» READING PASSAGE
== Segment start ==
Upon graduating, Rumble took a research position at McMaster University in Hamilton, Ont., where he was also completing his master’s degree. While writing clinical practice guidelines for the school as a job and researching the need for ethical frameworks within these guidelines for his degree, he managed to keep up his regular Jiu-Jitsu practice (albeit in a new form). Rumble decided he was ready to find students of his own and begin coaching on campus. “I didn’t collect any fees, but I got mat space to use in the wrestling room,” says Rumble. His first experience as an instructor would end after almost three years.

The Jiu-Jitsu club was possible thanks to its student sponsor, who handled the paperwork and ensured the club was officially registered with the university. When that sponsor graduated and no one was prepared to take over the role, practice space became tough to find. Besides this, the school’s wrestling team (with which the Jiu-Jitsu club shared a mat) had begun a battle with combat sport’s greatest nemeses: ringworm. Looking for somewhere to lay the blame, the wrestling team pointed fingers at the Jiu-Jitsu club even though Rumble never had ringworm, nor had any of his students. These factors proved too much for McMaster’s official Jiu-Jitsu club, and left with nowhere to teach, Rumble began looking for martial arts clubs that would allow him to host classes. That’s when he discovered D&D United Martial Arts in Brantford. Despite this being a karate club, similar to the kind he’d first attended, he managed to strike up a teaching arrangement with the owner. The club would allow him to teach Jiu-Jitsu twice a week after regular classes ended. Nineteen years later, Rumble would sit on the sidelines of this same club nursing a dislocated elbow.

Rumble’s two passions, research and Jiu-Jitsu, are more complementary than they seem. To outsiders Jiu-Jitsu can look like a competition of brute strength, but those who practise the sport know that every round is a highly technical physical chess match. If a competitor fails to recognize and counter a technique their opponent is going for, they’ll find themselves being choked out before they can react. This technical aspect lends itself well to the analytical skillset Rumble developed through years of research in the field of clinical oncology. “He has this way of deconstructing Jiu-Jitsu. It’s almost like he can algorithmically figure out how you’re best going to learn a technique, then adapt that technique to your learning style,” says William Dungey, a student who’s trained with Rumble for five years.
== Segment end ==
» STORED DATA
== Segment start ==
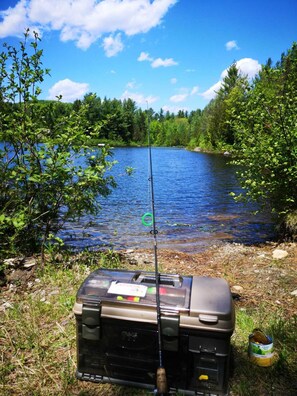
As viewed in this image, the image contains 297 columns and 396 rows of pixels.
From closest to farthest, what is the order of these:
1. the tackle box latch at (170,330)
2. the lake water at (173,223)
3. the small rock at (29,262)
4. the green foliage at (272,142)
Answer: the tackle box latch at (170,330)
the small rock at (29,262)
the green foliage at (272,142)
the lake water at (173,223)

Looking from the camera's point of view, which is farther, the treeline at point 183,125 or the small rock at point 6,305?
the treeline at point 183,125

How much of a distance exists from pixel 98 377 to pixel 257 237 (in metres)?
9.81

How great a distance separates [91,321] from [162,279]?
86 centimetres

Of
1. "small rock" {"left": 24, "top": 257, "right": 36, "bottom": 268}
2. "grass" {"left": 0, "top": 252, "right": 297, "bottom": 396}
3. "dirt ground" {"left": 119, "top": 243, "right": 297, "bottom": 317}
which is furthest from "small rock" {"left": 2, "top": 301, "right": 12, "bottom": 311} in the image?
"dirt ground" {"left": 119, "top": 243, "right": 297, "bottom": 317}

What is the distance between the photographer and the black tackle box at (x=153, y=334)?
268 centimetres

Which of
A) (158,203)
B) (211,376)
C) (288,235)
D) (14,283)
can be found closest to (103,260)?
(14,283)

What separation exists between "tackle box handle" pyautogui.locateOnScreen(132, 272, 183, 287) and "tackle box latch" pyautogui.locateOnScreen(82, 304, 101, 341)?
549mm

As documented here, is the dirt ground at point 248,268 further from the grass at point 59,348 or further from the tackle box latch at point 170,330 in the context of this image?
the tackle box latch at point 170,330

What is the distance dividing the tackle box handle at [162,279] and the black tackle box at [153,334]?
0.07m

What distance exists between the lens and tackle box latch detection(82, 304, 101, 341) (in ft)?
9.14

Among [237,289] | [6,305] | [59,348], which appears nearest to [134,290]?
[59,348]

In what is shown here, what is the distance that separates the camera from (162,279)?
3.23m

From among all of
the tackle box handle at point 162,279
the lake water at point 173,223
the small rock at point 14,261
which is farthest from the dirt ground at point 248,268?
the small rock at point 14,261

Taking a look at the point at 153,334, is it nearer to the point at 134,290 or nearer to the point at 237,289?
the point at 134,290
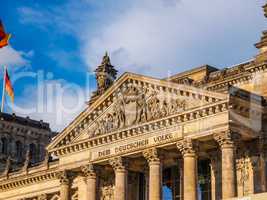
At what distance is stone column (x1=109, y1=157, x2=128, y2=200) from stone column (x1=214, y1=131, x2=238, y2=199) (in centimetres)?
893

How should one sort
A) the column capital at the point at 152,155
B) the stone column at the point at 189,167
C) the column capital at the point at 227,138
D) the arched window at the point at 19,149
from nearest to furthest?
1. the column capital at the point at 227,138
2. the stone column at the point at 189,167
3. the column capital at the point at 152,155
4. the arched window at the point at 19,149

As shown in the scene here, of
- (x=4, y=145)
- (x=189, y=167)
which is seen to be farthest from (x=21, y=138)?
(x=189, y=167)

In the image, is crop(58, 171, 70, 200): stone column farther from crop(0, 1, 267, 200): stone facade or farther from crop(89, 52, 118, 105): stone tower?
crop(89, 52, 118, 105): stone tower

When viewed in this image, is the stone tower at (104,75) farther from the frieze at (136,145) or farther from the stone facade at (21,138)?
the stone facade at (21,138)

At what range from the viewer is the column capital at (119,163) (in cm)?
5166

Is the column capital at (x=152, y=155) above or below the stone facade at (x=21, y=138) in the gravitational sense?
below

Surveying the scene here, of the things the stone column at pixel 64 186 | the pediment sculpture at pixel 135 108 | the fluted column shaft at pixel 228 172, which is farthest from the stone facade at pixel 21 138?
the fluted column shaft at pixel 228 172

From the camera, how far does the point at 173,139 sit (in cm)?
4809

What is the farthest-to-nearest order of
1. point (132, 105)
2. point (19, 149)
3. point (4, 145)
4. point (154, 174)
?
point (19, 149), point (4, 145), point (132, 105), point (154, 174)

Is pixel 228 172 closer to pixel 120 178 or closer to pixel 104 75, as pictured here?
pixel 120 178

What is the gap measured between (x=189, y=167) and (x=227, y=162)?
3.02 meters

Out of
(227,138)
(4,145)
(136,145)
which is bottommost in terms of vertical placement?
(227,138)

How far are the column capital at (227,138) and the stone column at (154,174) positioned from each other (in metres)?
5.66

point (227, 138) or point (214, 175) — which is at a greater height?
point (227, 138)
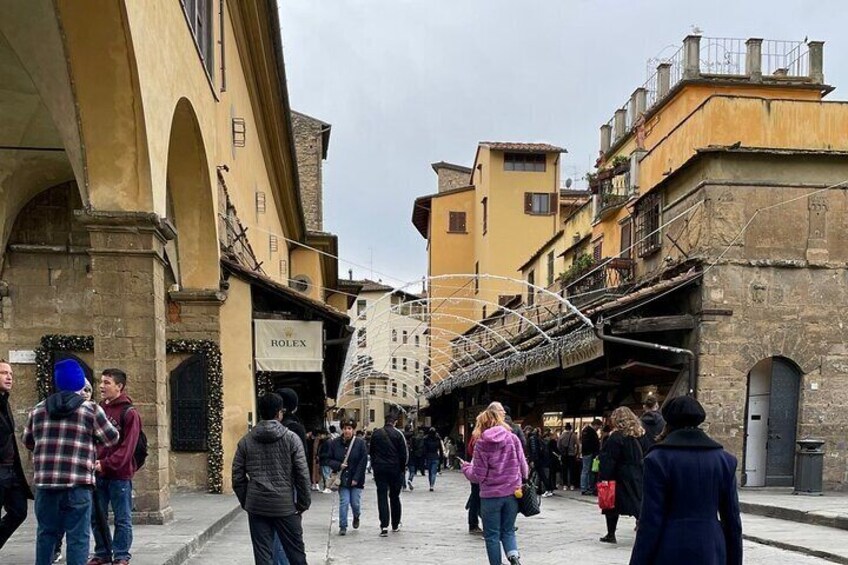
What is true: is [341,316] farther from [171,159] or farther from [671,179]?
[671,179]

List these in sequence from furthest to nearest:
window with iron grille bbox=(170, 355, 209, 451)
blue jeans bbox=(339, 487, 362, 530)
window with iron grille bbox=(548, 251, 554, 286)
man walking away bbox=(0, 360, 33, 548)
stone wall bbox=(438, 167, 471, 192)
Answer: stone wall bbox=(438, 167, 471, 192)
window with iron grille bbox=(548, 251, 554, 286)
window with iron grille bbox=(170, 355, 209, 451)
blue jeans bbox=(339, 487, 362, 530)
man walking away bbox=(0, 360, 33, 548)

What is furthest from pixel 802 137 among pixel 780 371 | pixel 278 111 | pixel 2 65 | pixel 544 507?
pixel 2 65

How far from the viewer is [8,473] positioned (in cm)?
658

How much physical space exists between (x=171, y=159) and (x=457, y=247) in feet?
147

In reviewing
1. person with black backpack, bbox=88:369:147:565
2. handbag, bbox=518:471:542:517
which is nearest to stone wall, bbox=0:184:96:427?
person with black backpack, bbox=88:369:147:565

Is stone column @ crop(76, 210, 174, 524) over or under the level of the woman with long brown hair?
over

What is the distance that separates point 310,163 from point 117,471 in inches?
1407

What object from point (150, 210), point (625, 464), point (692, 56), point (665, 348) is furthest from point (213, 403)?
point (692, 56)

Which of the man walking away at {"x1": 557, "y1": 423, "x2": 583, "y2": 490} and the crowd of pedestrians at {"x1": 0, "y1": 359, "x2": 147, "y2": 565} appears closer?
the crowd of pedestrians at {"x1": 0, "y1": 359, "x2": 147, "y2": 565}

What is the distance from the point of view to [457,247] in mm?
57188

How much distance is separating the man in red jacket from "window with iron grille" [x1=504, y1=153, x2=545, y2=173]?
44145 millimetres

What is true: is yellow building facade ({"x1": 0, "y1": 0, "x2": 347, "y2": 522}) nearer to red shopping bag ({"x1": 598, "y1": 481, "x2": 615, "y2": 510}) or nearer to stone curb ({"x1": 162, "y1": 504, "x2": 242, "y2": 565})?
stone curb ({"x1": 162, "y1": 504, "x2": 242, "y2": 565})

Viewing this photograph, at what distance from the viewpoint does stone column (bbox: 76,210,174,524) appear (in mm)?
9406

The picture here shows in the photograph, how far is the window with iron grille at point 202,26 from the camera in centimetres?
1250
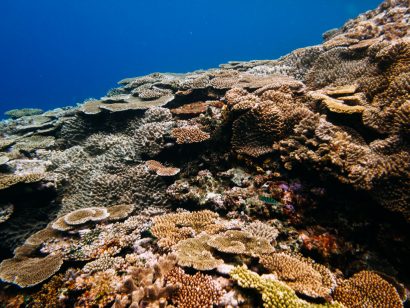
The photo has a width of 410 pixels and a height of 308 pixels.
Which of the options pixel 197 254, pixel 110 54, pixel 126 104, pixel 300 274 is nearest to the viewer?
pixel 300 274

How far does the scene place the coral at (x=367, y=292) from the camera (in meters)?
3.46

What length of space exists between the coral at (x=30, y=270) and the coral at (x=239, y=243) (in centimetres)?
279

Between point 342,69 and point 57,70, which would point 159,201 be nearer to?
point 342,69

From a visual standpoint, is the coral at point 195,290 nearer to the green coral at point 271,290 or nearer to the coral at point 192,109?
the green coral at point 271,290

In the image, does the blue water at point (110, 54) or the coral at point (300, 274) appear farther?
the blue water at point (110, 54)

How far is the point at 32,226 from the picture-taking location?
650 centimetres

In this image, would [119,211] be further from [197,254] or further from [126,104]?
[126,104]

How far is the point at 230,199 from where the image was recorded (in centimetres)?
504

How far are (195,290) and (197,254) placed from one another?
1.75 feet

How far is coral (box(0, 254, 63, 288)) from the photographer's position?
4203 mm

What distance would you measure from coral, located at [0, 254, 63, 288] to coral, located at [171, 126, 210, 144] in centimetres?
350

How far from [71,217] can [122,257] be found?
1.64 metres

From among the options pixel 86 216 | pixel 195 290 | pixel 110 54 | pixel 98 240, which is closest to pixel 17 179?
pixel 86 216

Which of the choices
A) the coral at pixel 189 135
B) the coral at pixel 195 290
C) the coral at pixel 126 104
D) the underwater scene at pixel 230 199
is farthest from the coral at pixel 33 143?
the coral at pixel 195 290
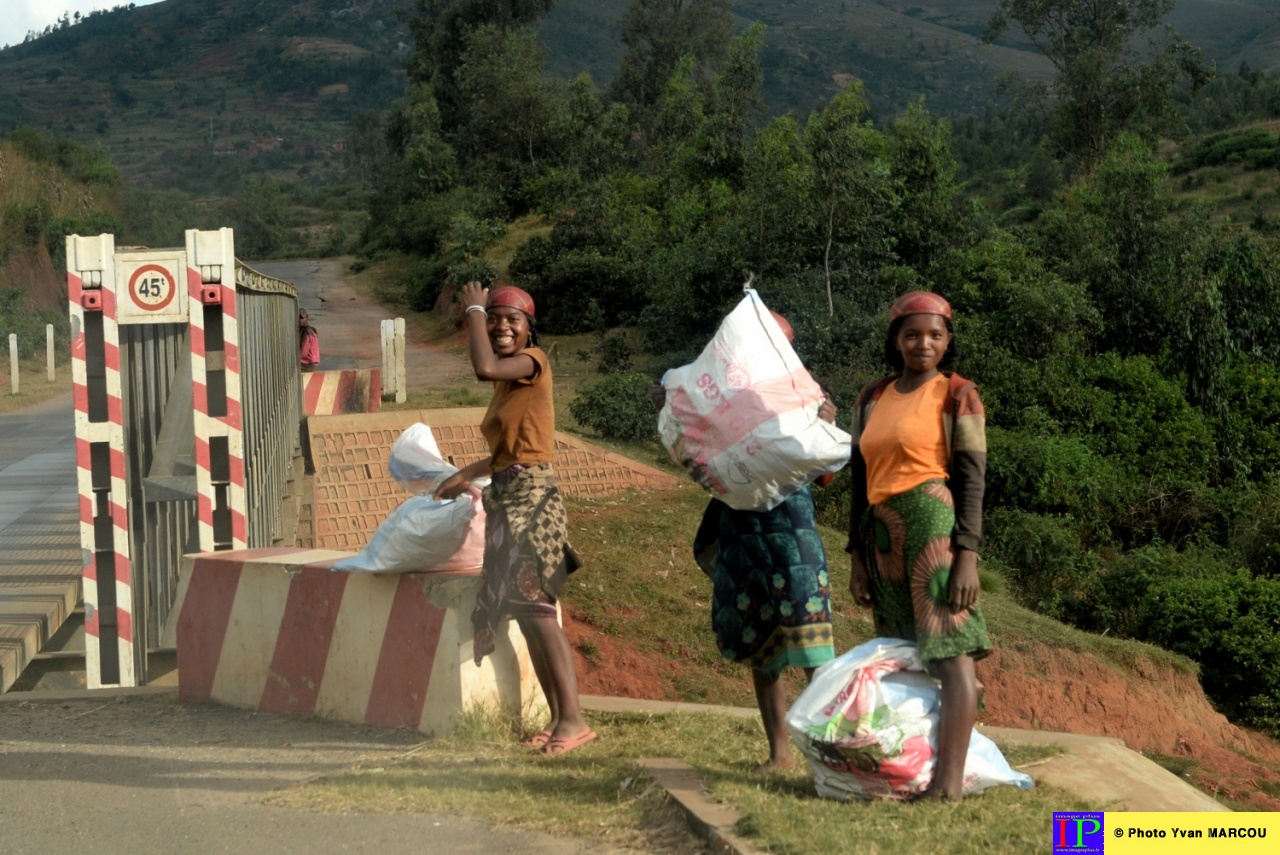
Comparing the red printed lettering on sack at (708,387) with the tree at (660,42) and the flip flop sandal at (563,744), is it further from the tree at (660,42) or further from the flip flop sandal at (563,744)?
the tree at (660,42)

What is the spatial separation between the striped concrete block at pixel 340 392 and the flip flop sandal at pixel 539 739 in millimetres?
8247

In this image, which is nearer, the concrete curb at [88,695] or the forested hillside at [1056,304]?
the concrete curb at [88,695]

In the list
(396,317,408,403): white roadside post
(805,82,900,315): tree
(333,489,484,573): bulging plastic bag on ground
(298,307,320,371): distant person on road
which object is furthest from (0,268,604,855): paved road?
(805,82,900,315): tree

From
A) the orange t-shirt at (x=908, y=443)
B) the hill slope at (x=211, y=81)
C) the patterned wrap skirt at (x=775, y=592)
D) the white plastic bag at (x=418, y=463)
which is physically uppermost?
the hill slope at (x=211, y=81)

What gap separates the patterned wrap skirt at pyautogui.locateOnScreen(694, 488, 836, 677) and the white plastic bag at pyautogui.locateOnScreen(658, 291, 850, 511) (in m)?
0.09

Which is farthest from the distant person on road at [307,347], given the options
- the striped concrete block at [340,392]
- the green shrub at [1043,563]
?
the green shrub at [1043,563]

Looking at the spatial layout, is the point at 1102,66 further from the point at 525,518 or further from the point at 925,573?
the point at 925,573

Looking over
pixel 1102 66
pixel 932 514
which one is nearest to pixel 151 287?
pixel 932 514

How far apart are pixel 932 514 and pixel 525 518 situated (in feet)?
4.97

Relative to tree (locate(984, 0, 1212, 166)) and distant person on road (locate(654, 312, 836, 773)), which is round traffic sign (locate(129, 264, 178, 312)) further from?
tree (locate(984, 0, 1212, 166))

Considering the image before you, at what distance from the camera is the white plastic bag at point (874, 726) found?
3.73 m

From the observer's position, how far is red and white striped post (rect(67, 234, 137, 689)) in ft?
21.6

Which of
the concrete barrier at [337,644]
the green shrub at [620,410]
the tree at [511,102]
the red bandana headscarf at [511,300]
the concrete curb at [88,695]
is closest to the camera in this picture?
the red bandana headscarf at [511,300]

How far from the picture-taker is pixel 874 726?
3.72m
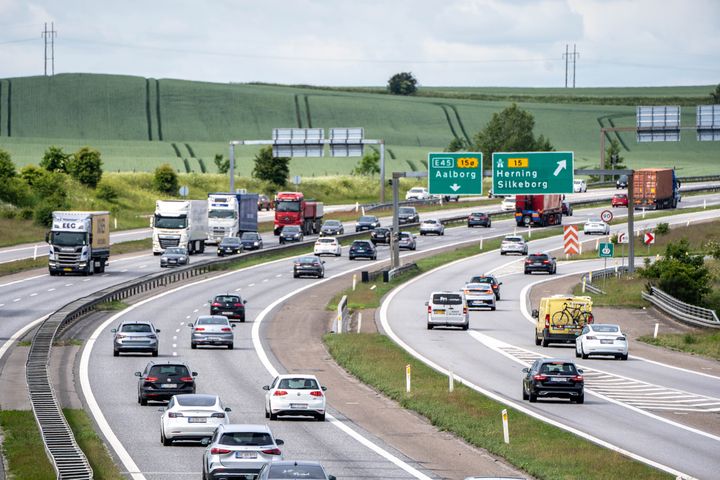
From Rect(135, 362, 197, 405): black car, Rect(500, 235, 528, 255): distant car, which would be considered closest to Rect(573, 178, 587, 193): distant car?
Rect(500, 235, 528, 255): distant car

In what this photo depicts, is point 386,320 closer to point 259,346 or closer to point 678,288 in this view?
point 259,346

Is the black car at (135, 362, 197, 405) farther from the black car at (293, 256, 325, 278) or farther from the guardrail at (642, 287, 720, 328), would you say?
the black car at (293, 256, 325, 278)

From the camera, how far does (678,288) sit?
3361 inches

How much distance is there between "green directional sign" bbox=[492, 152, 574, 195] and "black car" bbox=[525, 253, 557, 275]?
15.0 m

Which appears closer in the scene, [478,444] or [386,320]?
[478,444]

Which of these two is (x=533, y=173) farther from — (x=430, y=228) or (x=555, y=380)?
(x=430, y=228)

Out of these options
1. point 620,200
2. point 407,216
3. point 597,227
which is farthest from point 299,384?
point 620,200

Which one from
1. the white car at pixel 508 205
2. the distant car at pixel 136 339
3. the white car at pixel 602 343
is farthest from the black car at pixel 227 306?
the white car at pixel 508 205

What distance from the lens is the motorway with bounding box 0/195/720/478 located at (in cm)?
3114

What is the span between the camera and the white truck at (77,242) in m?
84.1

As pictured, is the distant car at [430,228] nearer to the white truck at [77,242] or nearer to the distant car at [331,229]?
the distant car at [331,229]

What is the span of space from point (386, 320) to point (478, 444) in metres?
35.0

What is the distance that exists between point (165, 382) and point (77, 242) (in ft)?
157

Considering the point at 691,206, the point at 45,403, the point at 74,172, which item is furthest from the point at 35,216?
the point at 45,403
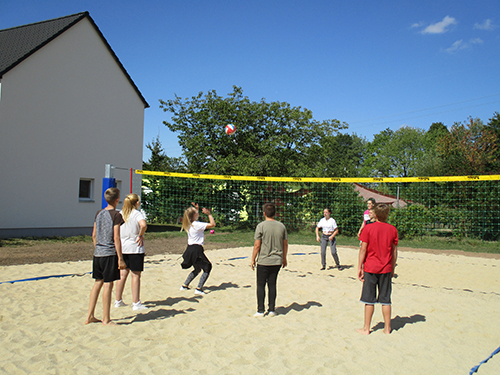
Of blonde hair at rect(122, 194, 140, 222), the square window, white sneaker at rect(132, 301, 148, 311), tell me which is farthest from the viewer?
the square window

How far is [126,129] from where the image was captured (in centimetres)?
1516

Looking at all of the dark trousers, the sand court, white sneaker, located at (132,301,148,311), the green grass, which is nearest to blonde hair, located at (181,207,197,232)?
the sand court

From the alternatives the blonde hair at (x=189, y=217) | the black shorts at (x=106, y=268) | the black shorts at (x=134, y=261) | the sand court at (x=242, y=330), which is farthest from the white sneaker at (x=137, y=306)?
the blonde hair at (x=189, y=217)

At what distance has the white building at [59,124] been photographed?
11570 millimetres

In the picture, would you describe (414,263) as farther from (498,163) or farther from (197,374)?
(498,163)

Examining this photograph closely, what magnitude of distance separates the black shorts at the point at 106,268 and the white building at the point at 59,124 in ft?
30.7

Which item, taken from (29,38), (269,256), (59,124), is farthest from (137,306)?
(29,38)

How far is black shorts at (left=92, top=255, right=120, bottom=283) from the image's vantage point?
3.86 m

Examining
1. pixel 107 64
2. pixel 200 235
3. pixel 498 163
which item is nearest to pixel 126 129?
pixel 107 64

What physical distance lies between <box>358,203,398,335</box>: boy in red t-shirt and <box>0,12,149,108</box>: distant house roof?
469 inches

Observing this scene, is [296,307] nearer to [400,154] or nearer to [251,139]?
[251,139]

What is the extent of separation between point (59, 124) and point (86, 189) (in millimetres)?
2469

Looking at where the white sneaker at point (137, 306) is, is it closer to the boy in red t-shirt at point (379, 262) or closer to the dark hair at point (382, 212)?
the boy in red t-shirt at point (379, 262)

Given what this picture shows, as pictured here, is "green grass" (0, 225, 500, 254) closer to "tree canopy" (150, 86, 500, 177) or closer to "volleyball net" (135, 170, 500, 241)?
"volleyball net" (135, 170, 500, 241)
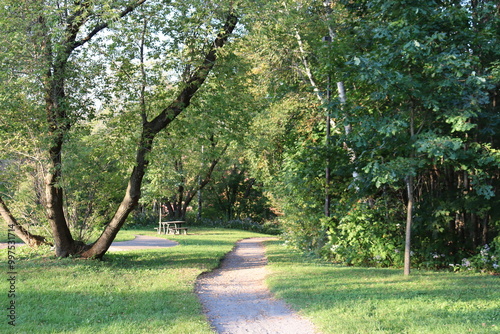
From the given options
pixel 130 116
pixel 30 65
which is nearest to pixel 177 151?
pixel 130 116

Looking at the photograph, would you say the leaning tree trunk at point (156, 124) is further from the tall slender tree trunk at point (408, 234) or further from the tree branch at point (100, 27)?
the tall slender tree trunk at point (408, 234)

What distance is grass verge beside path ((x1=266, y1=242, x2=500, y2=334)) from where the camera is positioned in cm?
538

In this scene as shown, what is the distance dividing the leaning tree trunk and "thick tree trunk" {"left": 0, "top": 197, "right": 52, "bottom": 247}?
163 centimetres

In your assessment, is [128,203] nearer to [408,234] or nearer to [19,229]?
[19,229]

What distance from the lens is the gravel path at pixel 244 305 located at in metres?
5.80

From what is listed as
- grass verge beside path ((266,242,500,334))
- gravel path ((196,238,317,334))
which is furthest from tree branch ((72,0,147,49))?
grass verge beside path ((266,242,500,334))

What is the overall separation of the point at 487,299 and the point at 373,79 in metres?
4.34

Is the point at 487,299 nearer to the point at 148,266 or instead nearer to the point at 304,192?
the point at 304,192

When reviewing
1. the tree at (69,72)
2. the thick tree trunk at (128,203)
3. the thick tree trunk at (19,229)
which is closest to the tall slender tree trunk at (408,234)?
the tree at (69,72)

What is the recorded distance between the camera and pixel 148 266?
35.9ft

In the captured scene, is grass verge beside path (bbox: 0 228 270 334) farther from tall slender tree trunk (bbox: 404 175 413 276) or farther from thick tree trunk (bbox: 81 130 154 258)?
tall slender tree trunk (bbox: 404 175 413 276)

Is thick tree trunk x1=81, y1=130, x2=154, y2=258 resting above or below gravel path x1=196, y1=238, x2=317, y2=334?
above

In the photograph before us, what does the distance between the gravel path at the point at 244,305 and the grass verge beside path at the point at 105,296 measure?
11.0 inches

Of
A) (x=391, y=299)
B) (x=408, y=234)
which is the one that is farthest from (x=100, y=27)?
(x=391, y=299)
== Segment end ==
» TASKS TO COMPLETE
• A. Answer these questions about the text on Rumble's Jiu-Jitsu coaching, one answer per line:
(i) At which university did Rumble take a research position after graduating?
(ii) What was the name of the karate club in Brantford where Rumble arranged to teach?
(iii) For how many years has William Dungey trained with Rumble?
• B. Transcribe the text on Rumble's Jiu-Jitsu coaching from "Rumble’s two passions, research" up to and including "for five years.".
• C. Pick up the text on Rumble's Jiu-Jitsu coaching where it stops, and continue writing it.
You can ignore the items entirely.

» RESULTS FOR EACH TASK
• A.
(i) McMaster University
(ii) D&D United Martial Arts
(iii) Five years

• B.
Rumble’s two passions, research and Jiu-Jitsu, are more complementary than they seem. To outsiders Jiu-Jitsu can look like a competition of brute strength, but those who practise the sport know that every round is a highly technical physical chess match. If a competitor fails to recognize and counter a technique their opponent is going for, they’ll find themselves being choked out before they can react. This technical aspect lends itself well to the analytical skillset Rumble developed through years of research in the field of clinical oncology. “He has this way of deconstructing Jiu-Jitsu. It’s almost like he can algorithmically figure out how you’re best going to learn a technique, then adapt that technique to your learning style,” says William Dungey, a student who’s trained with Rumble for five years.

• C.
Passion and an analytical mind alone don’t guarantee success at The Rumble Academy, however. One of the most crucial elements is tenacity. “This sport takes you mentally to a place that most people just aren’t comfortable going to,” says Neil Moore, who’s trained with Rumble for 15 years. Rumble knows this, so to weed out those that may not have the grit to stick it out, he makes every new student “run the gauntlet” in their first class. It consists of the student having to make it through back-to-back matches with every member of the class, Rumble included, with no breaks. It’s a gruelling task that results in many first-timers not returning. The idea is to ensure that time isn’t wasted on people who aren’t serious. “I don’t want them to train half-assed for three months and waste time that I could be using to train my students,” says Rumble. When it comes to toughness, Rumble doesn’t just expect it out of his students, he leads by example.

Back at the academy, Rumble sits on the sidelines applying an ice pack to his left elbow. He turns down an offer of a ride to the hospital and instead dishes out mid-match guidance to the students closest to him on how to lock in the submissions they’re trying for. In between offering advice, he grinningly recounts a story of getting his ribs cracked by a student some years earlier. After about 20 minutes of icing and stretching, Rumble crosses his right leg over his left, places the palm of his left hand against his inner right thigh, grabs his left arm slightly above the dislocated elbow, and pulls inward, popping the joint back into its socket, all the while remaining stone faced. After bending his arm a few times, he hops out of his seat and steps back onto the mat. “How many rounds do we have left?” he asks, “and who’s going to be my partner?”